Stella Leventoyannis Harvey

As part of the release of my novel, Nicolai’s Daughters, I’ve been doing readings in various locations both close to home and further away.

I love meeting new people and getting to know them, love hearing their comments, love their many questions, just plain love all human interaction, particularly since my work typically requires I toil alone. This is such a hard thing to do for someone like me who is so − how do I put this − social. Others might say, talkative. I think the ability to form and maintain relationships is such a gift. But I digress.

I give a great deal of thought to every question that is asked of me and of my novel during these reading events, wonder later if I could have provided a better answer, tell myself I’ll do better next time, and basically try to learn from every experience. There are, however, some questions that come up time and time again that simply won’t let me go. One such question: how do you develop your characters? Initially I stumbled on this. I’d talk about writing and rewriting, research, doing character mock ups, listening for a particular tick in speech a character might display. Basically I didn’t really know, or perhaps hadn’t given it much thought, but with all the arm waving I did when I responded to this question, I thought I was convincing.  Maybe. As I’ve thought of this question more, I’ve been able to streamline my response (haven’t given up on the arm waving though): I’m not so sure I develop my characters as much as they find me and insist on being uncovered. This happens usually when I’m minding my own business and doing something else.

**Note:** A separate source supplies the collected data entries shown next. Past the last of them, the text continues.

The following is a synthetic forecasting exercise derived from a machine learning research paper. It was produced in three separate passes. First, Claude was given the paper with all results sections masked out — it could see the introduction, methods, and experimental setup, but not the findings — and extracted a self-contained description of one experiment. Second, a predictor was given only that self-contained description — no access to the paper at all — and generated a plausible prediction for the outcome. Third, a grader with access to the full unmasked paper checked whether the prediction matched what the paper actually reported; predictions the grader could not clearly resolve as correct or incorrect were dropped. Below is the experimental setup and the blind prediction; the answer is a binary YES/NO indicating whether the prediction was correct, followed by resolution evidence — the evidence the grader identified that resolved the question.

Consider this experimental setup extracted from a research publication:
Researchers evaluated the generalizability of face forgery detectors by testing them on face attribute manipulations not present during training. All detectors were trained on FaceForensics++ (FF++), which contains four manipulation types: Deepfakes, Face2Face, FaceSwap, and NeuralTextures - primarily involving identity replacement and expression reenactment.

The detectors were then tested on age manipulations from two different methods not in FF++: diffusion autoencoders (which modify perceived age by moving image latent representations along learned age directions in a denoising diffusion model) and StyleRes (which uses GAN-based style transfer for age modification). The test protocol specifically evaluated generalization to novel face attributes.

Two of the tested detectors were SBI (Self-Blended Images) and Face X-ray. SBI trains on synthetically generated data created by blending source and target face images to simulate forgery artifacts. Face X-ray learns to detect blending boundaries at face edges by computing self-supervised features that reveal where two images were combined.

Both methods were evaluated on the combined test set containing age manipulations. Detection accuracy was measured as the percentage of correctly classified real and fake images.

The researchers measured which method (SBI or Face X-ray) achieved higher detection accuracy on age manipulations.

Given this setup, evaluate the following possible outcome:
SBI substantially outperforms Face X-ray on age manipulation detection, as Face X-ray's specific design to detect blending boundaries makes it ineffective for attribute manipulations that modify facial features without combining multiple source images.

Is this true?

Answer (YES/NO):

A few years ago, well maybe more than a few years ago, I wrote a short story about a female suicide bomber from Chechnya. I’ve never been to Chechnya nor do I know any suicide bombers personally. But shortly after the London bombings, as I sat watching the news (yes, being a news junkie is another one of my many vices) I wondered what could possibly motivate the perpetrators to carry out such an attack. Almost immediately (or at least in hindsight, this is how it seemed to happen) a voice came into my head, complete with accent, a history, fears, joys, triumphs and challenges. She had a story she wanted told. And she refused to leave until I wrote it. I was working on another project at the time, but that voice would not let me go. It took me months to write and rewrite that story and the character stayed with me the entire time, whispering in my ear, adamant I get it right.

I had the same thing happen in Nicolai’s Daughters with a character named Achilles. He was to be a walk on walk off oddity, someone who would remind my main protagonist, Alexia, that she was in Greece and no longer in Canada. But then his name popped up in a scene between Nicolai (my other protagonist) and his mother some 20 years earlier.  Nicolai had just returned to Greece after his wife had died. I remember typing: Nicolai said, “Do you know if Achilles is still here?”. I don’t remember thinking about Achilles at the time, my fingers typed his name and there he was again. He had a story of his own to tell (Alexia, Nicolai and Theodora, my main protagonists, be dammed). Achilles wouldn’t budge, there was no way he was going to be a sacrificial second-string player in this novel.

Now before you call your mental health specialist and insist I get help, let me elaborate if I can, quickly, with more insistent arm flapping.

I think in questioning what goes on around me, and in trying to understand why we do what we do (the good, bad, messy and totally ugly), I find my characters and their stories. I’m not judgemental, not in fiction or in life. My goal in all my stories (or at least the better ones) is to flash a clear and unwavering light on the lives of my characters, and search for the redeemable qualities in my most dastardly. In fact, I don’t stop writing until I comb and document the tiniest crumb of goodness. I’m in love, you see, with my characters, their strengths, their weaknesses, their fears, their goodness, their badness, and their needy humanity. Perhaps this is why they talk to me. I’m happiest when they talk to me. It makes my work easier and it enriches my imaginary life.